The possible effects-scenarios of early (0-6 months of age) exposure to antibiotics:
- Antibiotics temporarily decrease the bacterial diversity, without affecting the species critical for immune development so the immune system develops normally. On the other hand, the microbial community does not recover completely post-antibiotics and it gains a new state with altered microbial composition and altered metabolic capabilities. As a result, it could lead to obesity. From the animal studies we know that the exposure to sub-therapeutic levels of antibiotics increases adiposity, or fat accumulation. This is one of the reasons why livestock have been fed low doses of antibiotics to increase their body mass.
- Antibiotics eliminate the key bacterial species during a critical window of the immune system development, leading to its maturation impairment. During the post-antibiotic recovery the key members of the gut microbiome return to occupy their niches and the microbiome reaches a state of “stasis.” The returned key species let the immune system develop further. However, the immune system remains impaired. As a consequence, the immunity is compromised and may lead to allergy, atopic disorders, and autoimmune diseases. A number of studies associate early antibiotic use, especially multiple courses of broad-spectrum antibiotics, with an increased risk of allergy and atopic disorders. According to a current hypothesis, gut dysbiosis caused by the loss of key bacterial players and overgrowth of pathogens may contribute to the development of allergy, atopic diseases, and autoimmune diseases. The genetic factor is known to be involved in the etiology of autoimmune diseases. However, scientists indicate that the gut microbiome may be as well an important player. There are results to suggest that early exposure to multiple antibiotic courses may increase the risk of juvenile rheumatoid arthritis and inflammatory bowel syndrome. In addition, animal studies showed that exposure to antibiotics led to alterations in the gut microbiome and the loss of keystone species, eventually affecting the immune system.

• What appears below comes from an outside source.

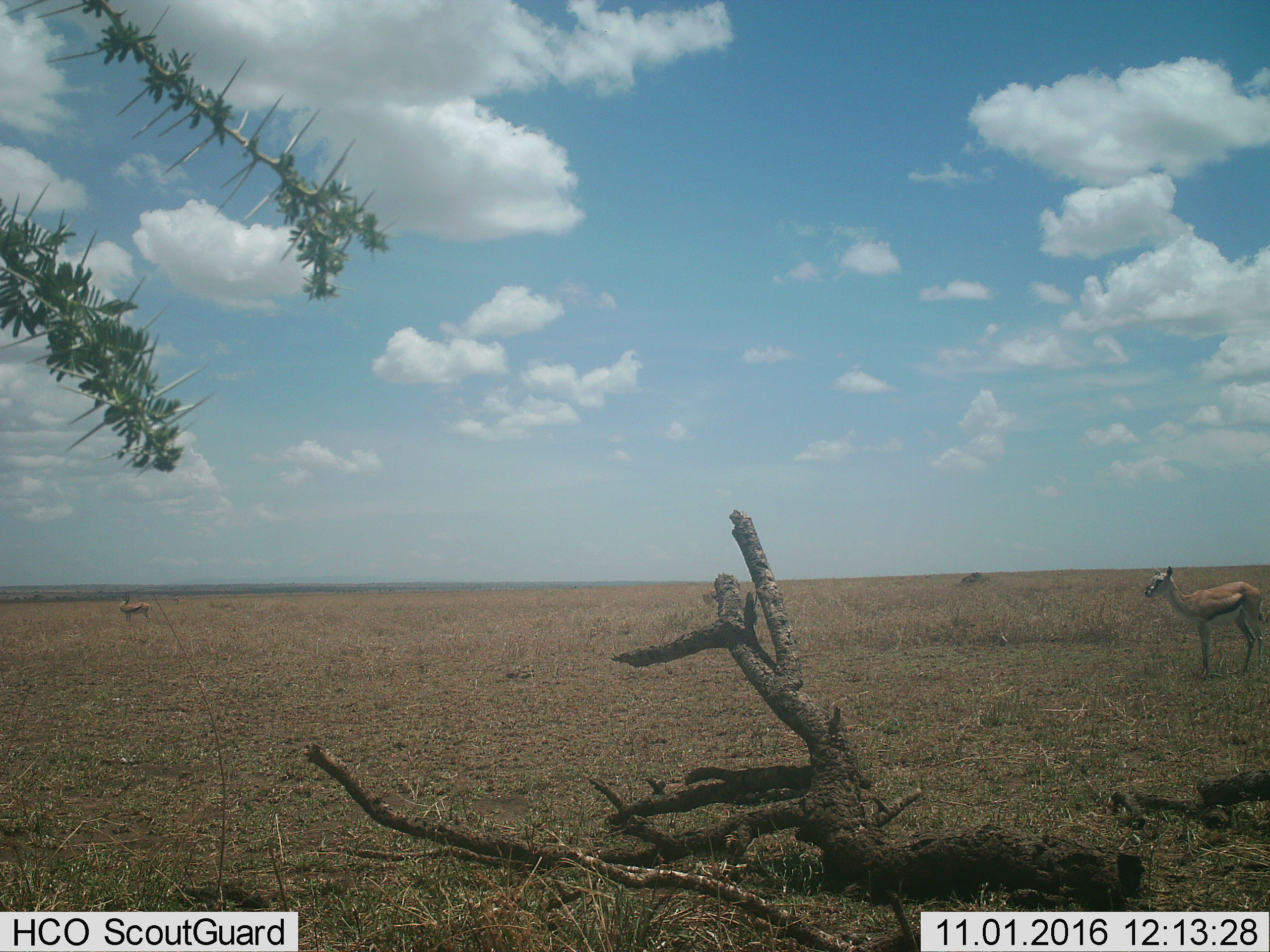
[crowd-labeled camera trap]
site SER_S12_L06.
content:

- Antibiotics decrease the microbial diversity within the gut and at the same time create a niche for pathogens. The gut is “on fire”: the gut epithelium is inflamed, the pathogens begin to thrive, predisposing to chronic infections. Thus, exposure to antibiotics may cause an increased vulnerability to infections during the post-antibiotic recovery period. Studies with pre-term infants suffering from necrotizing enterocolitis associated this condition with prior-antibiotic use. Clostridium difficile infection in adults is a classic example of the post-antibiotic loss of microbial gut diversity and subsequent pathogenic colonization. It is also known that antibiotic-induced dysbiosis increases the risk of fungus infection, such as Candida albicans. In addition, the post-antibiotic effect has been linked with impaired immunity against the influenza virus.
Summing-up, there are four post-antibiotic types of dysbiosis proposed currently: loss of keystone species, loss of microbial diversity, alterations in metabolic capacity, and blooms of pathogens.
Hopefully, these findings will fuel further research on the post-antibiotic health consequences and will improve antibiotic prescription protocols. For example, doctors should select narrow-spectrum antibiotics to target only designated bacteria based on proper diagnostics.
Lastly, I would like to encourage everyone to read an inspiring book of Dr. Martin Blaser: Missing microbes – how the overuse of antibiotics is fueling our modern plagues. The author will make you rethink the current concept of fighting infections, will make you cherish and appreciate your microbiome and will make you think twice before giving your child antibiotics.